Peaks and Troughs Progression
Light sweet crude oil formed a lower minor low and a lower minor high. The intermediate trend is towards lower prices.
Crude oil is trading near the flattening 9 and 18-day simple moving averages: the short-term trend is towards sideways prices, and the signal is reliable. The commodity is trading below the declining 50-day simple moving average: the intermediate trend is towards lower prices, and the signal is reliable. Crude is trading near the middle Bollinger band after bouncing off of the upper band.
The 12-day rate of change is declining and below equilibrium: the price is lower than it was 12 days ago and the difference is increasing. The 14-day slow stochastic indictor is near equilibrium. The 14-day RSI is near equilibrium and is suggesting crude oil is in a bear market.
The non-commercial traders were net long 224,402 contracts of light sweet crude oil on November 12, 2012. The number of longs declined by 8,562 contracts and the number of shorts increased by 493 contracts compared to the prior week's reading. Investors are becoming more bearish on crude oil.
Crude Oil Inventories
Crude oil inventories decreased by 2.9 million barrels from the previous week, according to the EIA report released Wednesday. U.S. crude oil inventories remain above the upper limit of the average range for this time of year. Last week, inventories increased 1.1 million barrels.
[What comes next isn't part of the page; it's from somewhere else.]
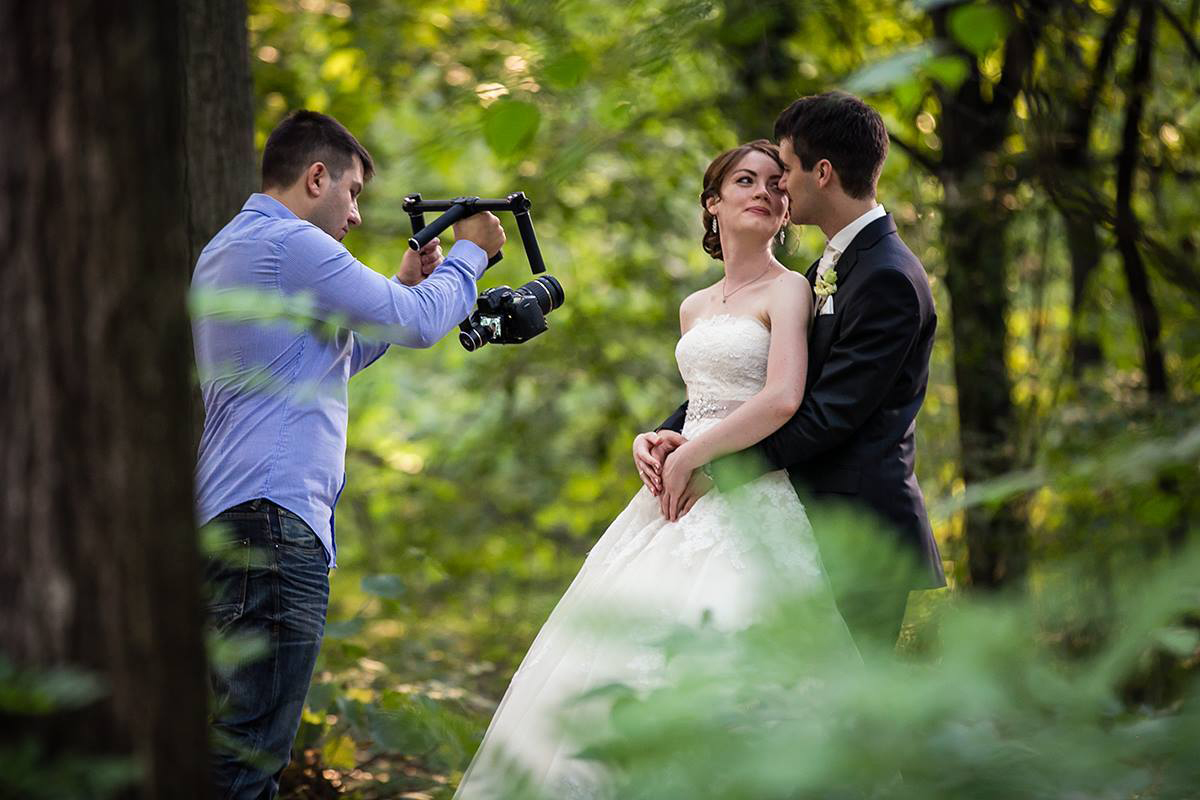 esküvői film, Esküvői film moziba illő minőségben – Ismerd meg a Redfocus films csapatát!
The elevated level of inventories should weigh on the price of crude oil in the coming weeks.
The fundamentals of the crude oil market are reflecting tepid economic growth as inventories are above the upper limit of the average range for this time of year. Further, the IEA cut the demand forecast. The market action in crude oil is reflecting the weak fundamentals. Also, fundamentals may get weaker in the weeks to come. That said, traders should be short the market and investors out of the market.